A major limitation of the C standard is that because the authors want to avoid prohibiting compilers from behaving in any ways that any production code anywhere might be relying upon, it fails to specify many things which programmers need to know. As a consequence, it is often necessary make assumptions about things which are not specified by the standard, but match the behaviors of common compilers. The fact that all of the bytes comprising a null pointer are zero is one such assumption.

Nothing in the C standard specifies anything about the bit-level representation of any pointer beyond the fact that every possible value of each and every data type--including pointers--will be representable as a sequence of char values(*). Nonetheless, on nearly all common platforms platforms zeroing out all the bytes associated with a structure is equivalent to setting all the members to the static default values for their types (the default value for a pointer being null). Further, code which uses calloc to receive a zeroed-out a block of RAM for a collection of structures will often be much faster than code which uses malloc and then has to manually clear every member of every structure, or which uses calloc and but still manually clears every non-integer member of every structure.

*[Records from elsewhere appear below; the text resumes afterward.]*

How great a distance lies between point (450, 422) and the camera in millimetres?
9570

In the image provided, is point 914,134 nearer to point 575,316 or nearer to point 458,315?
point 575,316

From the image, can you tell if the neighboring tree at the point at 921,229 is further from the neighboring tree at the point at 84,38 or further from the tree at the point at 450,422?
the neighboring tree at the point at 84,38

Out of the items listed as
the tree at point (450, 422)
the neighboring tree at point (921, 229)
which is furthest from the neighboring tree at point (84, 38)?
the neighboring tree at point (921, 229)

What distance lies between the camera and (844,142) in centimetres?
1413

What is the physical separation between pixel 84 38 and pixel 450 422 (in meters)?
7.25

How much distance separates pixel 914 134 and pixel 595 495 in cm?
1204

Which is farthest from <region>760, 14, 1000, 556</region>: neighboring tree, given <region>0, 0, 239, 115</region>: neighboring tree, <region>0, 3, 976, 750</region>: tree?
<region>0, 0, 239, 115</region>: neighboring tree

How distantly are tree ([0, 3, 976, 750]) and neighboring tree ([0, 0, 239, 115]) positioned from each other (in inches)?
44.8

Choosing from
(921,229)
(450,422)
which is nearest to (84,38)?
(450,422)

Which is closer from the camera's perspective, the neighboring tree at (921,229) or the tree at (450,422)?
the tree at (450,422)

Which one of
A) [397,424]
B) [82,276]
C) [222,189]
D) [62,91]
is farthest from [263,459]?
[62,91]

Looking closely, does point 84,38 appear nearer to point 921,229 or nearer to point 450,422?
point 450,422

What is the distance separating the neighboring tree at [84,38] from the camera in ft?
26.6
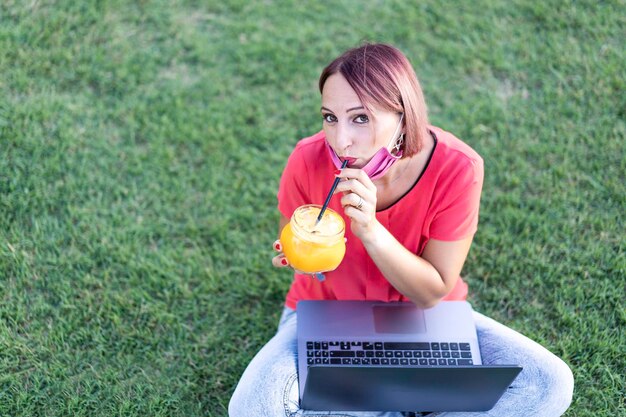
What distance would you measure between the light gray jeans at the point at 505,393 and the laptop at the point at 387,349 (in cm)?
5

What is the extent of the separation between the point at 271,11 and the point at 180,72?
31.3 inches

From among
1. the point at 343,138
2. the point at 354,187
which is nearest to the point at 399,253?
the point at 354,187

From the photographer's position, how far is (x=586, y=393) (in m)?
3.35

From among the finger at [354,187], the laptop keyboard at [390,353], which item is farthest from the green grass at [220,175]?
the finger at [354,187]

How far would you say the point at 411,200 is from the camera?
2.80 meters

I would suggest therefore that in many cases it is perfectly reasonable to write code targeted for those dialects of C where null pointers are stored as all-bytes-zero, and have as a documented requirement that it will not work on dialects where that is not the case. Perhaps someday the ISO will provide a standard means by which such requirements could be documented in machine-readable form (such that every compiler would be required to either abide by a program's stated requirements or refuse compilation), but so far as I know none yet exists.

(*) From what I understand, there's some question as to whether compilers are required to honor that assumption anymore. Consider, for example:

int funcomp(int **pp, int **qq)
{
    int *p,*q;
    p = (int*)malloc(1234);
    *pp = p;
    free(p);
    q = (int*)malloc(1234);
    *qq = q;
    *q = 1234;
    if (!memcmp(pp, qq, sizeof p))
      return *p;
    return 0;
 }

Following free(p) any attempt to access *p will be Undefined Behavior. Although there's a significant likelihood that q will receive the exact same bit pattern as p, nothing in the standard would require that p must be considered a valid alias for q even in that scenario. On the other hand, it also seems strange to say that two variables of the same type can hold the exact same bits without their contents being equivalent. Thus, while it's clearly natural that the function would be allowed to either return 0 along with values of *pp and *qq that don't compare bit-wise equal, or 1234 along with values of *pp and *qq that do compare bit-wise equal, the Standard would seem to allow the function to behave arbitrarily if both malloc happen to yield bitwise-equivalent values.